'''
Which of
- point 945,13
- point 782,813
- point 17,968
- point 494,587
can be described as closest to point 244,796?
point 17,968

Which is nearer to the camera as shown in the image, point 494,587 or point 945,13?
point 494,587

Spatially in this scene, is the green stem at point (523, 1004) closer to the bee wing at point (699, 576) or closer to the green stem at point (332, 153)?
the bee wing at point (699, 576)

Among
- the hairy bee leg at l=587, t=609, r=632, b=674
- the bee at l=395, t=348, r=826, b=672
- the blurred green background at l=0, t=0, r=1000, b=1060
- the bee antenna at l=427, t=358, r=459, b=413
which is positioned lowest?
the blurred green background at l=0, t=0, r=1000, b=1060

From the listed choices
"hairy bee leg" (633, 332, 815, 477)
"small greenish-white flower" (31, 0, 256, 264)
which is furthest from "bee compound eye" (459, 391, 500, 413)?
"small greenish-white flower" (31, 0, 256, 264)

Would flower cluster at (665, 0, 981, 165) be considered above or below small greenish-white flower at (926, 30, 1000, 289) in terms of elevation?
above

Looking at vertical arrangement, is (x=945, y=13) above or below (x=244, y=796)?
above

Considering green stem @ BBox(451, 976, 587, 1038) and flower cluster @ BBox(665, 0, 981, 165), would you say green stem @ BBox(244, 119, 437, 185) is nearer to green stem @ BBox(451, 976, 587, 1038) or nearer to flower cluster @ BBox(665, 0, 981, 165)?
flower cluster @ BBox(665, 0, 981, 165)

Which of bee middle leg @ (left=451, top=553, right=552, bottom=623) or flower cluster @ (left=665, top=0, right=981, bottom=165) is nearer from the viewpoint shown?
'''
Given problem: Copy the listing above word for word, keeping every line as it appears.

Worked solution:
Which of
- point 945,13
- point 782,813
- point 17,968
- point 494,587
can be described as closest to point 244,796?
point 17,968

Which is nearer to the camera as shown in the image, point 494,587 or point 945,13?
point 494,587

Spatially in this scene, is the green stem at point (523, 1004) closer to the bee wing at point (699, 576) or closer to the green stem at point (332, 153)?
the bee wing at point (699, 576)

Among
- the hairy bee leg at l=587, t=609, r=632, b=674
- the bee at l=395, t=348, r=826, b=672
- the blurred green background at l=0, t=0, r=1000, b=1060
- the bee antenna at l=427, t=358, r=459, b=413
which is positioned lowest?
the blurred green background at l=0, t=0, r=1000, b=1060

From the listed choices
"hairy bee leg" (633, 332, 815, 477)
"small greenish-white flower" (31, 0, 256, 264)
which is furthest from "bee compound eye" (459, 391, 500, 413)?
"small greenish-white flower" (31, 0, 256, 264)

Would flower cluster at (665, 0, 981, 165) be considered above or below small greenish-white flower at (926, 30, 1000, 289) in terms of elevation?
above

Looking at vertical arrangement, is (x=945, y=13) above or below (x=244, y=796)?
above

Considering green stem @ BBox(451, 976, 587, 1038) and flower cluster @ BBox(665, 0, 981, 165), would you say green stem @ BBox(244, 119, 437, 185) is nearer to green stem @ BBox(451, 976, 587, 1038) or nearer to flower cluster @ BBox(665, 0, 981, 165)?
flower cluster @ BBox(665, 0, 981, 165)

Which of bee middle leg @ (left=451, top=553, right=552, bottom=623) or flower cluster @ (left=665, top=0, right=981, bottom=165) is nearer from the viewpoint shown?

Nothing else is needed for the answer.